A COVID-19 pandemic-led remote working environment boosted demand for cloud services, which are reliant on data centers. QTS has more than 7 million square feet of data center space throughout North America and Europe.
The transaction is valued at about US$10-billion, including the assumption of the data center operator’s existing debt, the report said.
On the decline
Fertilizer company Nutrien Ltd. (NTR-T) erased gains in late trading after it said on Monday it expects to increase potash production by about half a million tons in the second half of the year compared to earlier expectations, due to strong global demand.

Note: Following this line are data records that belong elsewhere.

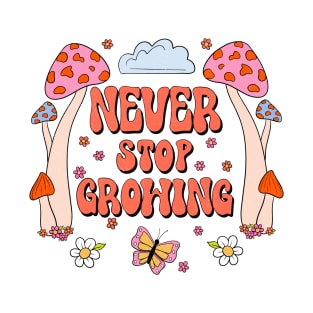 Never Stop Growing T-Shirt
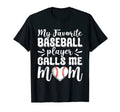 My Favorite Baseball Player Calls T-Shirt - Fun Novelty Design for Adults - T-Shirt, Sweatshirt, Hoodie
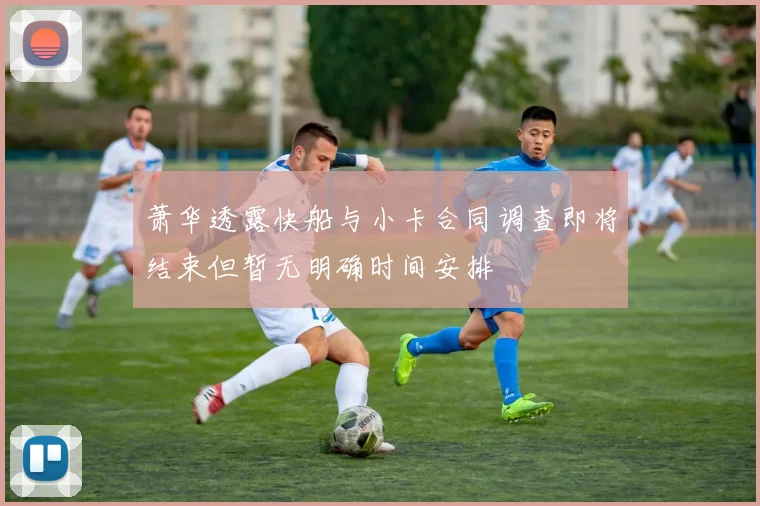 萧华透露快船与小卡合同调查即将结束但暂无明确时间安排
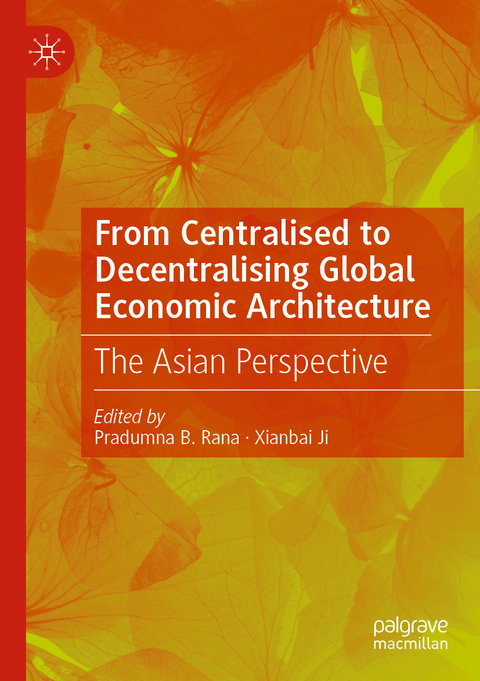 From Centralised to Decentralising Global Economic Architecture -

As crop prices rise, farmers have greater incentive to use fertilizer and maximize yields, boosting potash demand and spurring a surge in global sales of potash fertilizer.
Nutrien expects higher output to boost core earnings from its potash business in the second half of 2021.
The company in May raised its 2021 forecast for adjusted net earnings per share to between US$2.55 and US$3.25 from US$2.05 to US$2.75 forecast earlier.
Domestic and offshore potash sales volumes are currently fully committed through September, based on original production profile for 2021, Nutrien said in a statement.
Air Canada (AC-T) also reversed course and finished lower after the Globe and Mail reported Sunday its top executives will give back their 2020 bonuses and stock awards, citing “public disappointment.”
Air Canada scrapped its bonus plan during the COVID-19 pandemic and replaced it with a new plan that paid $10-million in “COVID-19 Pandemic Mitigation Bonuses” earlier this year. It also gave out special share-appreciation units at the end of 2020 that were designed to compensate executives and management for salary cuts the airline announced publicly during the pandemic.